• _Texto-fonte_:
== == ==
Os versos da música “O Pato”, do poeta carioca Vinícius de Moraes (1913 – 1980), em parceria com o compositor paranaense Paulo Soledade (1919 – 1999), falam de um bicho atrapalhado que, de tanto aprontar, cai no poço e acaba na panela. Lembrei-me dessa fábula musical por conta da derrota de Donald Trump, que aqui passarei a chamar de pato T, na recente rejeição de recondução presidencial estadunidense.

A canção infantil diz que “O Pato pateta / Pintou o caneco / Surrou a galinha / Bateu no marreco…”; quanta metáfora para alguém que ridicularizou o cargo que exerce, negligenciou a pandemia da Covid-19, exaltou o racismo, desdenhou das questões ambientais e cai espalhando para o mundo todo que o sistema eleitoral do seu país é fraudulento. “Pulou do poleiro / No pé do cavalo”, e levou um coice das urnas.

A queda do pato T deixou o presidente brasileiro, aqui nominado como pato B, inconformado com o que, segundo ele, só pode ter sido uma conspiração externa do tipo que o país do pato T costuma fazer mundo afora. O pato B tem um deslumbre pelo autoritarismo e pela insensatez do pato T; tanto que o trata como ídolo e senhor. Ambos vêm dado grandes contribuições para deixar o planeta mais imundo, malcheiroso, escorregadio e rasteiro como são os poleiros dos patos.
== == ==
• _Dados registrados_:

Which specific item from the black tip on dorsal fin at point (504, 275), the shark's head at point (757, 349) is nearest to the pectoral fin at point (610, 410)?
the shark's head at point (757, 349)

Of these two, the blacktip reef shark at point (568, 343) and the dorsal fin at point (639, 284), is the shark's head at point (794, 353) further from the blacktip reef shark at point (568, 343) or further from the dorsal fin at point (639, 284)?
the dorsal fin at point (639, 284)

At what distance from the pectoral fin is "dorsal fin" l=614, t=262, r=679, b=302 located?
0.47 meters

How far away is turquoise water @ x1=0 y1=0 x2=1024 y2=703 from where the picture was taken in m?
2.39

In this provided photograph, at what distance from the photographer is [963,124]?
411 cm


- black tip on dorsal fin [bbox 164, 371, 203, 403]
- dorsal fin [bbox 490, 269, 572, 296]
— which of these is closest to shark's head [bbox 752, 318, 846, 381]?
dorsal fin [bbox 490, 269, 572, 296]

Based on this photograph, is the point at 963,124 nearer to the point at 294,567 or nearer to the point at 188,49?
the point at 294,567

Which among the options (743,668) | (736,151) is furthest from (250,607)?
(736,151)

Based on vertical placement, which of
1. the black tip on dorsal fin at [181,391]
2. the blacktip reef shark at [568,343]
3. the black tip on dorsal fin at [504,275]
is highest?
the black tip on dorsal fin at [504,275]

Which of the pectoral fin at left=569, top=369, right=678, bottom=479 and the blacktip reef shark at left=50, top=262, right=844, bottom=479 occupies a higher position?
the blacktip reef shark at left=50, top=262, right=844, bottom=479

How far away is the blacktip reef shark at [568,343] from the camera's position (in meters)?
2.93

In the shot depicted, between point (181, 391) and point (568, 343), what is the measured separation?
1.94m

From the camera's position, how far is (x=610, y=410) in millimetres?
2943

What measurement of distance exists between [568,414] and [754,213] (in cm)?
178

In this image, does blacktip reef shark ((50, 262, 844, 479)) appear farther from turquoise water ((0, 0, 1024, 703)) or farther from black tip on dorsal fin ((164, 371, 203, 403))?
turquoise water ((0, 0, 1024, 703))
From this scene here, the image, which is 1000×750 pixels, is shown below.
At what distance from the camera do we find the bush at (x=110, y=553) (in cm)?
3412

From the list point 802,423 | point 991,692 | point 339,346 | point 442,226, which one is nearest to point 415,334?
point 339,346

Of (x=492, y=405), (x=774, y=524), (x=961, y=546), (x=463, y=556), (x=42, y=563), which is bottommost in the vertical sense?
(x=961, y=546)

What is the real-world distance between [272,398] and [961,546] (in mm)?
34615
== == ==
• _Tarefas do exercício_:
1: No texto-fonte, quais são todos os adjetivos usados para descrever como os dois patos vêm deixando o planeta?
2: Responda, com base no texto-fonte:
(a) Quem é o parceiro de Vinícius de Moraes na música "O Pato"?
(b) Que apelido o texto-fonte dá ao presidente brasileiro?
(c) A que o presidente brasileiro atribui a queda do pato T?
3: Prossiga o texto-fonte sobre os patos T e B a partir da última frase.

• _Respostas por tarefa_:
1: imundo, malcheiroso, escorregadio, rasteiro

2:
(a) O compositor paranaense Paulo Soledade.
(b) Pato B.
(c) A uma conspiração externa.

3:
Duck poo (Cocô de pato). Autor/a não identificado/a. Colhida na internet para ilustrar a analogia das sujeiras causadas pelo pato T e pelo pato B na antifábula do tempos atuais.

É chato envolver inocentes patos nessa analogia de maldades, mas quando se trata da sujeira defecada por esses dois indivíduos determinados a destruir as instituições e a turvar qualquer sentido de civilização, a melhor comparação é mesmo o xiringado comprido, mole, fedido e difícil de limpar dessas aves desajeitadas. A diferença da fábula dos patos T e B para um conto tradicional é que os fatos inacreditáveis protagonizados por eles estão acontecendo agora, e não em reinos ou tempos tão, tão distantes.

As cloacas dos patos T e B, enquanto cavidades de despejo de mentiras e agressividades em jatos simultâneos das fezes e urina da instabilidade sobre a cultura e a cidadania, tornaram-se método de condução do poder sob o estúpido domínio de bandas extremistas. Acontece que o pato B, em sua incontrolável vontade de agradar ao pato T, tenta se antecipar a tudo o que seu fetiche falastrão pode gostar. E nessa ânsia de “se for espirrar, saúde”, o pato B já submeteu o quintal que deveria governar a vexatórios processos de incertezas e fragilidades.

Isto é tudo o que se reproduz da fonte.